Pekanbaru (Riaunews.com) – Wacana pemberlakuan Pajak Air Permukaan (PAP) sebesar Rp1.700 per batang kelapa sawit di Riau dinilai akan menekan petani sawit rakyat. Kebijakan yang diusulkan Panitia Khusus (Pansus) DPRD Riau tersebut disebut berpotensi menambah beban biaya produksi dan menggerus pendapatan petani.
Ketua Umum Perkumpulan Petani Sawit Indonesia (POPSI), Mansuetus Darto, menegaskan petani sawit rakyat menjadi pihak yang paling terdampak jika pajak tersebut diterapkan. Ia menilai pembahasan PAP sejauh ini belum melibatkan petani secara memadai, padahal mereka berada di garis terdepan yang menanggung konsekuensi kebijakan.
Menurut Darto, luas kebun sawit rakyat di Riau mencapai sekitar 1,7 juta hektare dengan kepadatan rata-rata 136 pohon per hektare atau sekitar 231,2 juta batang sawit. Jika dikenakan PAP Rp1.700 per batang, maka total beban pajak yang harus ditanggung petani mencapai sekitar Rp393 miliar per bulan atau Rp4,72 triliun per tahun.
Ia menjelaskan, di tingkat petani beban pajak tersebut setara Rp231.200 per hektare per bulan atau sekitar Rp2,77 juta per hektare per tahun. Angka itu dinilai sangat memberatkan, terutama bagi petani kecil yang hanya mengandalkan hasil kebun sawit untuk memenuhi kebutuhan hidup.

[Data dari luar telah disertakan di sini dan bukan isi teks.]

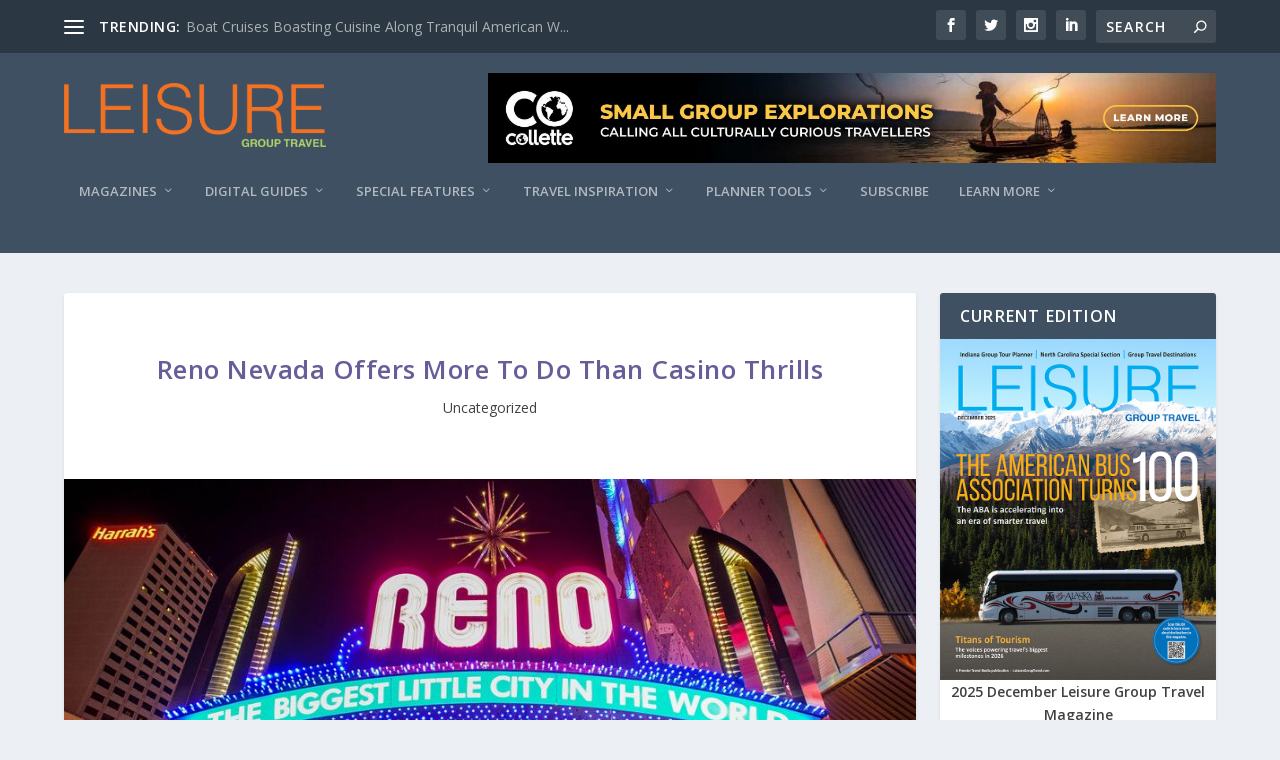

--- FILE ---
content_type: text/css
request_url: https://leisuregrouptravel.com/wp-content/themes/lgtdc/style.css?ver=4.18.0.1663771702
body_size: 22
content:
/*
Theme Name: LGT-DC
Theme URI: http://www.elegantthemes.com/gallery/extra/
Template: Extra
Author: Digital Consilience
Author URI: https://digitalconsilience.com
Description: Extra
Version: 4.18.0.1663771702
Updated: 2022-09-21 14:48:22

*/
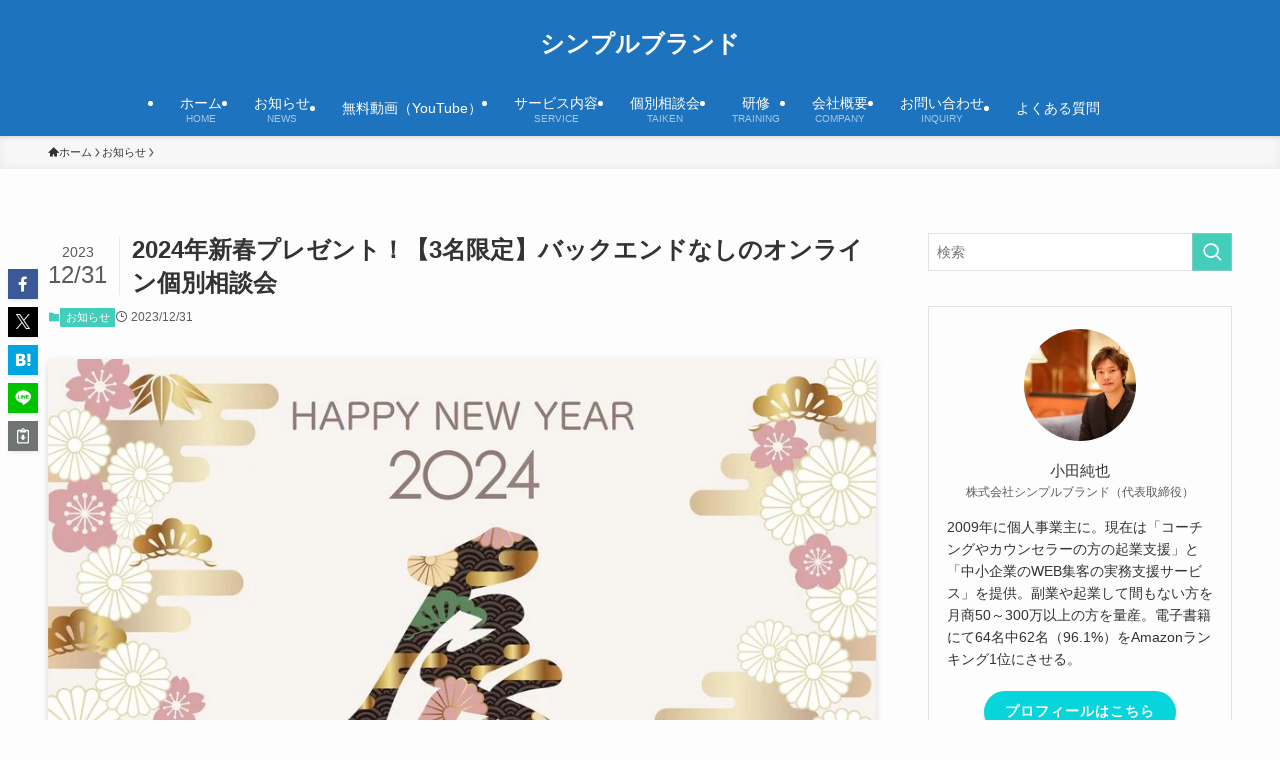

--- FILE ---
content_type: application/javascript
request_url: https://jsmaho.com/wp-content/plugins/youtube-speedload/script.js?ver=6.1.9
body_size: 131
content:
(function(){
    var f = document.querySelectorAll(".ytsl-click_div");
    for (var i = 0; i < f.length; ++i) {
		f[i].onclick = function () {
			this.parentElement.innerHTML = this.getAttribute("data-iframe");
		}
    }
})();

Dengan asumsi harga Tandan Buah Segar (TBS) sekitar Rp3.000 per kilogram dan produksi rata-rata 1,2 ton per hektare per bulan, pendapatan petani sekitar Rp3,6 juta per hektare per bulan. Setelah dikurangi beban pajak, pendapatan petani menyusut signifikan dan berpotensi menekan harga TBS di tingkat petani.
POPSI berharap pemerintah daerah dan DPRD Riau membuka ruang dialog yang lebih inklusif sebelum menetapkan kebijakan PAP. Menurut Darto, kebijakan fiskal daerah seharusnya melindungi dan memperkuat petani sawit rakyat, bukan justru menambah tekanan ekonomi.